Palado Calib,” he breathed, rising to his feet “What is it?”

“The same as any of the beasts that haunt these lands,” Fistandantilus said. “The spawn of wild magic, set loose by my unwise brethren when they destroyed the Tower. But this beast is particularly cunning. It will wait for the right moment before it strikes … and when it does, it will kill them all. The Kingpriest, Lord Tithian, your precious sister … unless someone stops it.”

Cathan glared at the wizard. “This is one of your tricks, isn’t it? A ruse, to make me go to them.”

“Possibly,” the Dark One replied. He spoke another word, and the images in the pool flickered and faded. The water swirled as it drained away. “But can you afford to believe that? Are you willing to bet your sister’s life?”

The cavern was silent. Cathan glanced into the pool, watching it empty itself again, the scrying spell done.
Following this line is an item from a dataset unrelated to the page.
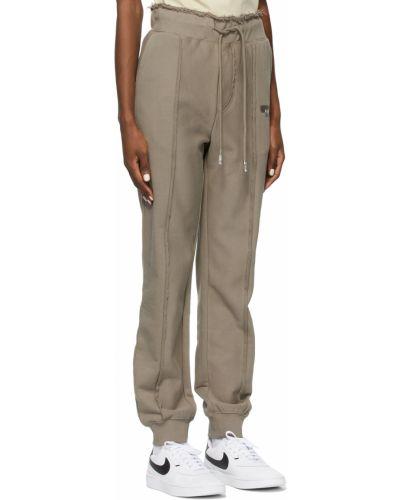 Białe spodnie srebrne Ader Error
His fists clenched, unclenched, clenched again.

Something floated toward him, glinting in the lamplight. It was Ebonbane, moving through the air to hover before him.
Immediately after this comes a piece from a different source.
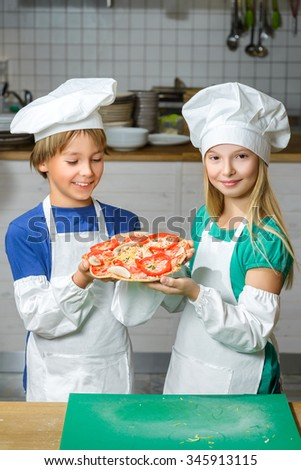 Funny happy chef boy and girl cooking at restaurant kitchen or show pizza - stock photo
“You’ll want your weapon now, I think,” Fistandantilus said.

Cathan shot him one last furious glare. Then, with a snarl, he grabbed the sword out of the air and ran out of the cavern, as fast as his injured leg could carry him.

Something was wrong. Tithian could feel it.

There was nothing out of the ordinary that he could see. The processional-a half hundred of his knights and as many clerics, along with the Kingpriest, the scholar Varen, and the MarSevrins-had set out from the Lordcity on the first day of the year. Three weeks had passed, and only their surroundings had changed-first the grasses of the old city-states, then the Shifting Sands, now the snaking canyons of the Tears, bringing back terrible memories. All the while, he’d wondered: Cathan had chosen to return here? Of all places in the world, he had come back to Losarcum? Beldinas believed it, though, strongly enough to leave the Temple in Quarath’s care while he made this journey, so here they were, riding slowly along the rock-strewn road, the priests singing soft hymns while the men of the Divine Hammer searched the clifftops for danger, and found none.

So then why this strange feeling, this prickling at his scalp? Why, when there was no foul scent on the air, no odd noises or movements from the canyon walls, was a lingering doubt growing in his mind? He bit his lip, running a hand over his sweat-damp hair, then glanced over at the Lightbringer on his chariot.

Beldinas didn’t notice. He was conferring with Varen, listening while the scholar told him this was the way he and the sell-swords had come, half a year earlier. The processional, had already killed several magic-warped creatures, and sent many more slithering or scuttling away in terror.